▸ Dati dell'esercizio:
--- --- ---

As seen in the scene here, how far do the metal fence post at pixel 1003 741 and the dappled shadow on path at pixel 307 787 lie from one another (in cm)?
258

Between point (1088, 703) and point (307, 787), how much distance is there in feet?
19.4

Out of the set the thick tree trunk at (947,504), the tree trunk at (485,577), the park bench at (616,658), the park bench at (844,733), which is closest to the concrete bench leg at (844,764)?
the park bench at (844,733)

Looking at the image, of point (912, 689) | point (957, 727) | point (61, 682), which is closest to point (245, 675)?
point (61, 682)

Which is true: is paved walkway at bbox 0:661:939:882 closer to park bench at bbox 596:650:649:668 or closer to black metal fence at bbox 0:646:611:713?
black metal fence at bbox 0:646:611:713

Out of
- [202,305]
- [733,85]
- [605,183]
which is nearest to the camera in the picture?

--- --- ---

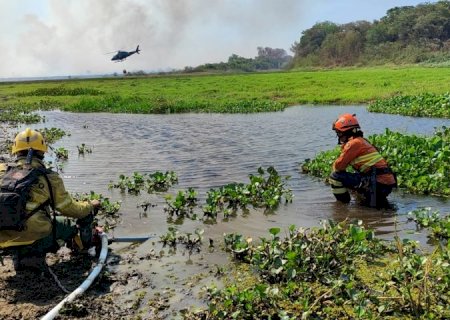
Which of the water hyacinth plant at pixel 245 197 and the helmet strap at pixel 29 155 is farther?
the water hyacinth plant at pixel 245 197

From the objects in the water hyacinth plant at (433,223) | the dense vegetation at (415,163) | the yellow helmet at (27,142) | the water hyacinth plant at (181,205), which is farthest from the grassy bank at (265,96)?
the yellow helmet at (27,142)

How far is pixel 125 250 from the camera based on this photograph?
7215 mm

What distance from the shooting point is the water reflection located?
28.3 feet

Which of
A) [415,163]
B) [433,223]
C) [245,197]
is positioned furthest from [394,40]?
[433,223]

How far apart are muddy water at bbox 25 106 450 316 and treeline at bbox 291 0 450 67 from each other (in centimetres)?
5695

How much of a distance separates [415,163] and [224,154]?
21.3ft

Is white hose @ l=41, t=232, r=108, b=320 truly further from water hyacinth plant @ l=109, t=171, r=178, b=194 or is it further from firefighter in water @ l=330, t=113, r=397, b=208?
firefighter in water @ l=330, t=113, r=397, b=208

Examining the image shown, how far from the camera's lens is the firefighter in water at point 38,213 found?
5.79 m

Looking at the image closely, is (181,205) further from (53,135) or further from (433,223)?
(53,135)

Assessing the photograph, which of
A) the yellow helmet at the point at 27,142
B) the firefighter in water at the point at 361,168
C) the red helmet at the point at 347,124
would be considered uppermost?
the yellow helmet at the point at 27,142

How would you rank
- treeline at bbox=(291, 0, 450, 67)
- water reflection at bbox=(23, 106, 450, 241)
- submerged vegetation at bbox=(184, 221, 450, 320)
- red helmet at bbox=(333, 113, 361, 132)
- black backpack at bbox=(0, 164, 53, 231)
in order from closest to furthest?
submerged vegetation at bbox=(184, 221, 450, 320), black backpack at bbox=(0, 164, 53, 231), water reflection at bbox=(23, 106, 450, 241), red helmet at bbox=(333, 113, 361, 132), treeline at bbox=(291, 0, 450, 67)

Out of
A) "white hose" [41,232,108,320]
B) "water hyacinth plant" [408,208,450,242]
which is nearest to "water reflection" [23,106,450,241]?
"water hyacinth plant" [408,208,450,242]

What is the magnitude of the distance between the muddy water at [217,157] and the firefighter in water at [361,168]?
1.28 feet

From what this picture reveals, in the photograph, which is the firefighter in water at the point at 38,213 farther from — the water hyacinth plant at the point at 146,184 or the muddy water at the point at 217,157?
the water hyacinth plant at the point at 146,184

--- --- ---

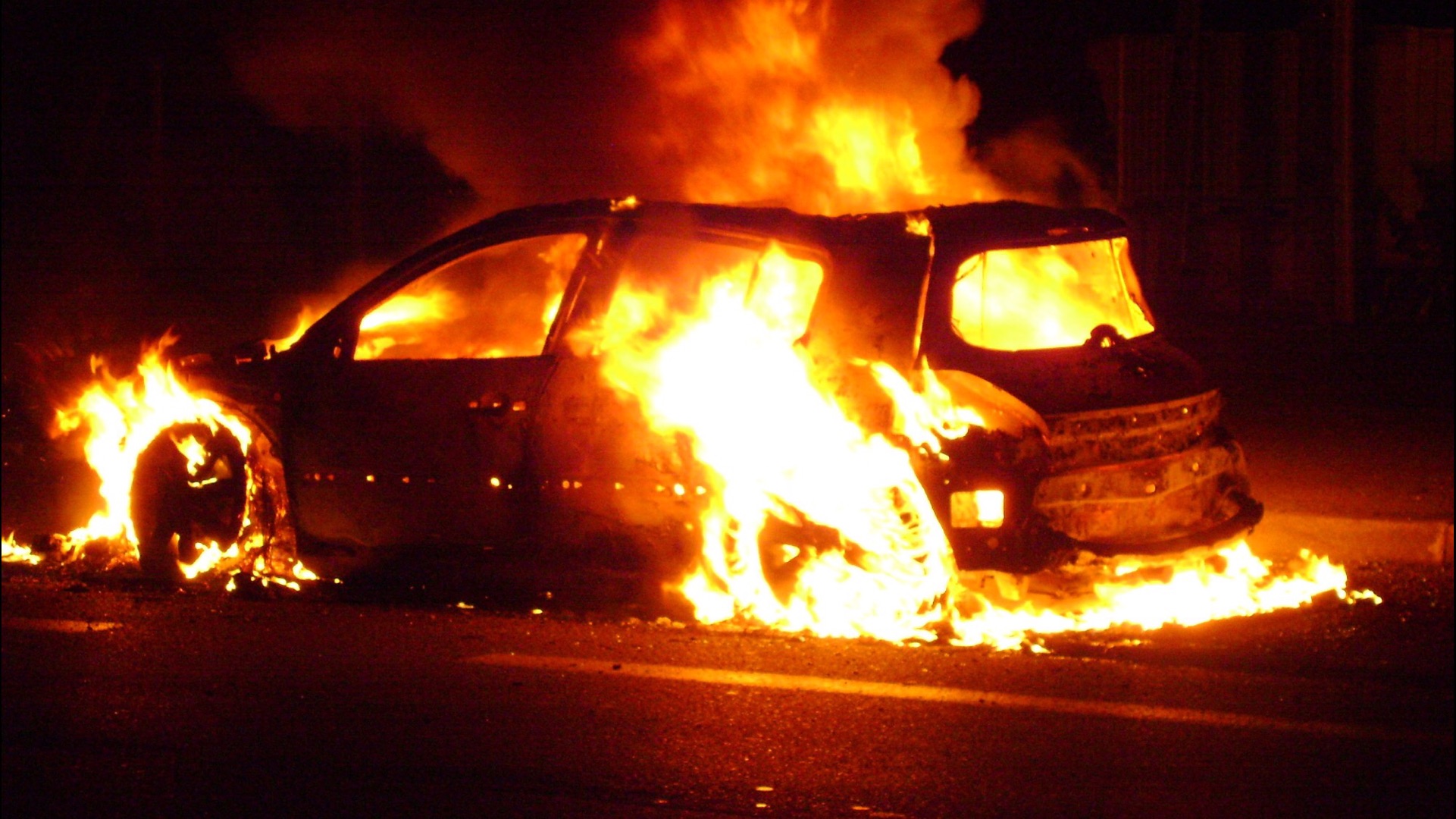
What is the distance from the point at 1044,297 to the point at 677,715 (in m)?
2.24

--- --- ---

▸ Consegna dell'esercizio:
Ricopia dai dati qui sopra tutto ciò che va dalla riga contenente "Examining the image" giù fino alla riga contenente "submerged vegetation at bbox=(184, 221, 450, 320), black", includendo entrambe.

▸ Il risultato:
Examining the image shown, how far from the camera's lens is the firefighter in water at point 38,213 found?
5.79 m

Looking at the image closely, is (181,205) further from (53,135) or further from (433,223)?
(53,135)

Assessing the photograph, which of
A) the yellow helmet at the point at 27,142
B) the firefighter in water at the point at 361,168
C) the red helmet at the point at 347,124
would be considered uppermost?
the yellow helmet at the point at 27,142

How would you rank
- treeline at bbox=(291, 0, 450, 67)
- water reflection at bbox=(23, 106, 450, 241)
- submerged vegetation at bbox=(184, 221, 450, 320)
- red helmet at bbox=(333, 113, 361, 132)
- black backpack at bbox=(0, 164, 53, 231)
in order from closest to furthest?
submerged vegetation at bbox=(184, 221, 450, 320), black backpack at bbox=(0, 164, 53, 231), water reflection at bbox=(23, 106, 450, 241), red helmet at bbox=(333, 113, 361, 132), treeline at bbox=(291, 0, 450, 67)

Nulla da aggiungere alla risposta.